**Exercise text**

--

“Growing up, my parents used to give money gifts in multiples of 18. I know this number, chai, has a special significance to the Jews, but I don’t know why. What’s so special about it?”
Jews love life. I, of course, do not mean to imply that those who are not Jewish do not love life, but I do mean to say that a love for life is a fundamental focus of the Jewish tradition. The Torah begins with recounting the genesis of life in our universe. The first of the 613 commandments is the mitzvah to bring new life into this world. A “long life” is the only reward ever mentioned in the Torah for the performance of mitzvot. Other than in very extreme circumstances, the saving of a life supersedes every mitzvah in the Torah.
This focus on life also finds expression in Jewish culture and customs. When Jews drink alcohol, we say to each other, “L’chaim!”—which means “To life!” On a person’s birthday we traditionally do not say “Happy birthday,” but rather, “May you live till 120!” And, of course, the custom that you referenced in your question, namely to give to charity in multiples of 18. Why 18? All the letters of the Hebrew alphabet have a numerical value attached to them. Aleph is 1, Bet is 2, Yud is 10, etc. The Hebrew word for “life” is “chai.” That’s chet (8) and yud (10). Thus 18 stands for the “chai” or “life.”
This custom of giving charity in multiples of 18, relative to other Jewish customs, is quite recent. It does seem to have started with the Kaparot ritual performed on the day before Yom Kippur. Simply speaking, charity is given as close as possible to Yom Kippur in the hope that in the merit of giving tzedakah, the individual will be “sealed in the Book of Life.” Thus began the custom to give 18 (chai) dollars (or zlotys, rubles, etc.) for the Kaparot charity.
The chai amount clearly caught on and, at some point at the beginning of the 20th century, Jews started using chai for all forms of charity. I believe that the extension of the custom reflects the verse in Leviticus that tells us that giving financial support to someone in need brings that person to life, as it were.
Interestingly, the Hebrew word for death is “mavet,” which has the numerical value of 446. The Satmar Rebbe (1887-1979) is quoted as saying, “Wouldn’t it be great if people gave tzedakah corresponding to mavet and not chai?”
Avi Poupko is the rabbi of Congregation Ahavas Achim, a synagogue located in Newburyport.

--

**Provided material**
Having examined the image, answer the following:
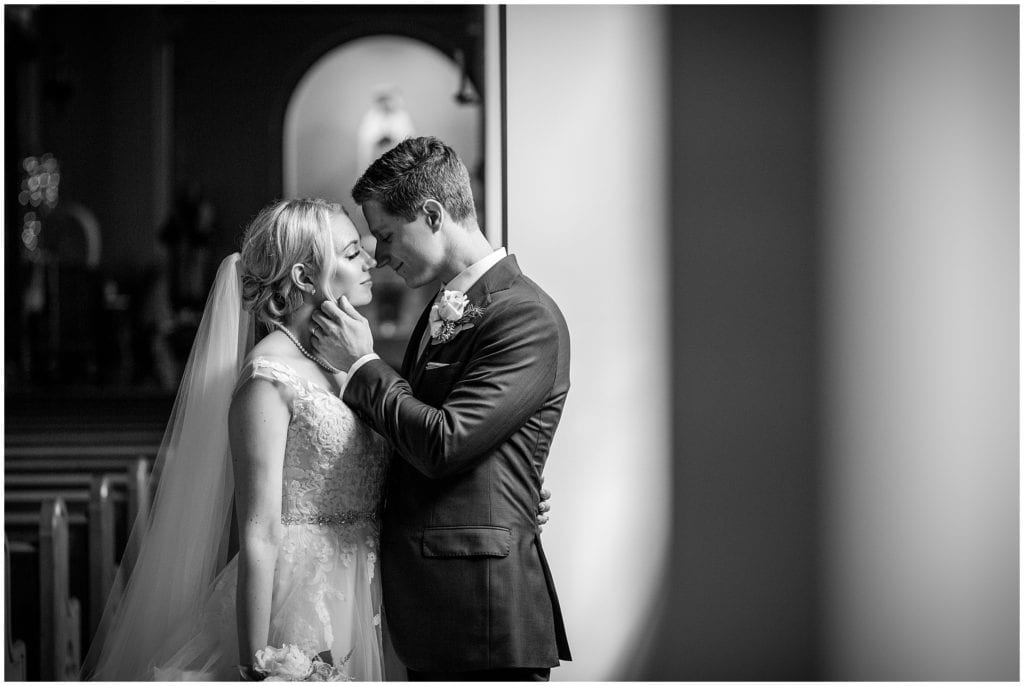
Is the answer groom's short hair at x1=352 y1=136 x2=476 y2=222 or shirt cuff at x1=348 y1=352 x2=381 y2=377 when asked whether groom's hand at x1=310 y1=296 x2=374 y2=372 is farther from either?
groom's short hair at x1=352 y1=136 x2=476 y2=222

--

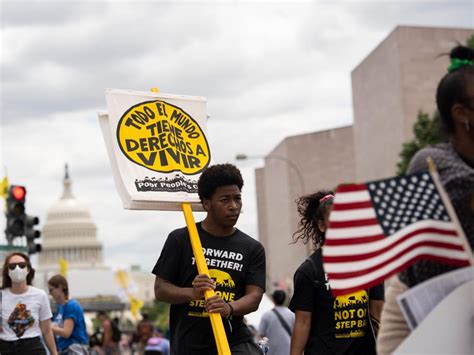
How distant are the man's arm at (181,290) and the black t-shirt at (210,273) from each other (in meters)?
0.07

--

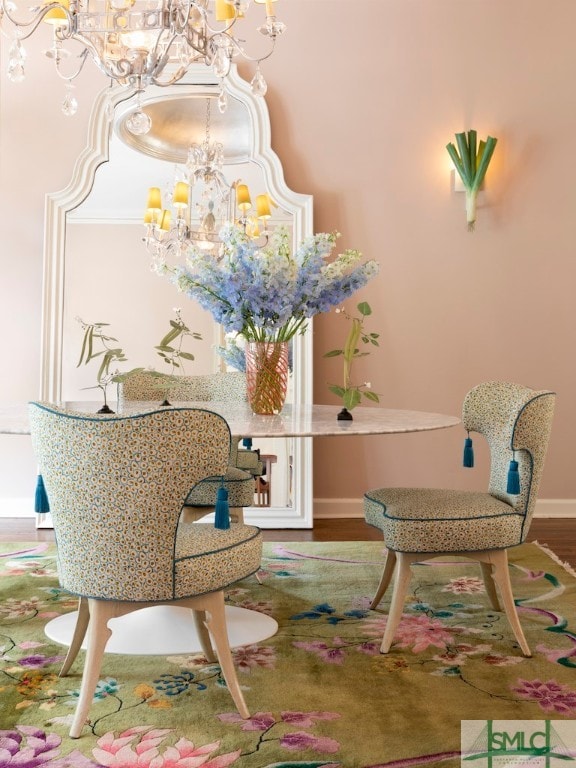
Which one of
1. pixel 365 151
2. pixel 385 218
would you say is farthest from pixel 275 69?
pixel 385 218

--

**Tasks for this exercise**
**A)** Say whether each statement agrees with the text about chai, answering yes or no and quoting the words from the text that decide it: (i) giving charity in multiples of 18 is one of the oldest Jewish customs; (ii) the Hebrew word "chai" is made of chet (8) and yud (10); (iii) the Hebrew word for death has the numerical value of 446.
**B)** Write out the text about chai from "The chai amount" to "as it were.", word for word.
The records come from a separate source.

**Solutions to the exercise**
**A)**
(i) No: "This custom of giving charity in multiples of 18, relative to other Jewish customs, is quite recent."
(ii) Yes: "That’s chet (8) and yud (10)."
(iii) Yes: "the Hebrew word for death is “mavet,” which has the numerical value of 446."

**B)**
The chai amount clearly caught on and, at some point at the beginning of the 20th century, Jews started using chai for all forms of charity. I believe that the extension of the custom reflects the verse in Leviticus that tells us that giving financial support to someone in need brings that person to life, as it were.